J’en reviens aux Lobi : on pourra donc prendre des informations complètes aux deux adresses suivantes : http://www.statuaire.gov.bf et sur cet autre site officiel : http://www.lobi.gov.bf . On pourra aussi consulter l’Encyclopédia Universalis, pour tous ceux qui vivent avec… Puisque j’évoque une authentique magie ‘active’, et ‘blanche’, je tiens à ajouter, je répèterai qu’il faut ‘voir’ sans esprit partisan, sans aucune censure de notre intellect moderne momifié dans ses catégories. Ce sera un plaisir des yeux, au moins celui de la surprise, et de l’âme, j’ose le dire, un tressaillement intime qui se produit chaque fois que vous vous tournez respectueusement vers une image de l’autre monde, image dont les traits sont empruntés à ce monde : ce qui s’appelle bien une icône.
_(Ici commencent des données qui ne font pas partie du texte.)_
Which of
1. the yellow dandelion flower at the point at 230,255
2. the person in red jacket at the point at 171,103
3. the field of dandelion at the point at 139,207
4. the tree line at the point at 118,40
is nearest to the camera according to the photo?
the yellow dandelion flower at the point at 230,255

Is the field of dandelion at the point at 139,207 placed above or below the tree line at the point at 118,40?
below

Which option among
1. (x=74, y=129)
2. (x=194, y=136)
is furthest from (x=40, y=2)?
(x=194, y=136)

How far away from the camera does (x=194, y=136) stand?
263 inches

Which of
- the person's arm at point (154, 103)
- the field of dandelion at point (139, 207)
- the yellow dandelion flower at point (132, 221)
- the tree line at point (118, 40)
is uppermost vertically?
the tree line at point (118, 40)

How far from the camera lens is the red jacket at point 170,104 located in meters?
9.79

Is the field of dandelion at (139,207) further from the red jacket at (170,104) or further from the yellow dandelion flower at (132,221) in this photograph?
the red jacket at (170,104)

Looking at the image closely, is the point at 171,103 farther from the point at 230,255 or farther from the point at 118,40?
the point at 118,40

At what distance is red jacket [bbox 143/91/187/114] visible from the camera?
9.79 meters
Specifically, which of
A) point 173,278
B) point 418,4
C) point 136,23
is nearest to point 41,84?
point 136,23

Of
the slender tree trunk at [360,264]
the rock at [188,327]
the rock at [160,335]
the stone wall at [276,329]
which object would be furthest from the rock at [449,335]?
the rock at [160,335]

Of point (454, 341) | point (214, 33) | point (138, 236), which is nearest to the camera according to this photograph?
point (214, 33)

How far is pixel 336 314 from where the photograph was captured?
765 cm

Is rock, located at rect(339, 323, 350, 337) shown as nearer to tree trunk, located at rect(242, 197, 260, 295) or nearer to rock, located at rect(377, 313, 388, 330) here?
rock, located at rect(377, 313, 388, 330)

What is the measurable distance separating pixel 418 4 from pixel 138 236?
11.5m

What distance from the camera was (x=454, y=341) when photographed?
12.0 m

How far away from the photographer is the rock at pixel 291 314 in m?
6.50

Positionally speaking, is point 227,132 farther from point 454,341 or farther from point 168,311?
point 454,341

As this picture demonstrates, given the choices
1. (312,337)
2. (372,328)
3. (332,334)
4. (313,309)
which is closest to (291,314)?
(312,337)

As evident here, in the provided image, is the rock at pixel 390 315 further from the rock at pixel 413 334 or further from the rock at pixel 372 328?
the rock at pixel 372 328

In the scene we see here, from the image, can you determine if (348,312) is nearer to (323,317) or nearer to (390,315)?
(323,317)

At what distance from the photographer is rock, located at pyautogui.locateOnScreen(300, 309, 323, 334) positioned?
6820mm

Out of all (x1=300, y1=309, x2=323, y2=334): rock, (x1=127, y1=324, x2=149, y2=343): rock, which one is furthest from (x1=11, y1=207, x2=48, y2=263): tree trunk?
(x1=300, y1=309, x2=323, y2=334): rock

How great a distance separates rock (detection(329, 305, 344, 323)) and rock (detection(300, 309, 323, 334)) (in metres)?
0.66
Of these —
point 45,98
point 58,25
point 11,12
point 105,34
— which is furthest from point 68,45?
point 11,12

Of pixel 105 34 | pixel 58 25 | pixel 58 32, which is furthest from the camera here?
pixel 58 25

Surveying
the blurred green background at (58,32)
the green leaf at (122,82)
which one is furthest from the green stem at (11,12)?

PS : J’ai laissé sur mon étagère une photo du ‘grand ancêtre’ visible à Tervuren (Belgique) qui est ma référence absolue dans ce domaine.   

 

PS du 12 août 2011 : Je me permets d’ajouter les lignes suivantes, une correspondance échangée avec un de mes lecteurs qui m’a accordé la confiance de m’adresser ces quelques remarques critiques, que j’estime tout à fait fondées, mais auxquelles j’ai cru devoir répondre en rappelant mes orientations esthétiques et mes choix philosophiques.

 » La lecture de votre dernière note de « jeudemeure » a provoqué en moi un sentiment de gène ; j’ai hésité à vous en parler mais puisque vous m’avez déjà encouragé à ne pas reculer devant la critique, je me confie. Ce trouble qui m’émeut et que je ne parviens pas à résoudre touche au sens moral qui semble remettre en cause la notion d’esthétique que vous défendez.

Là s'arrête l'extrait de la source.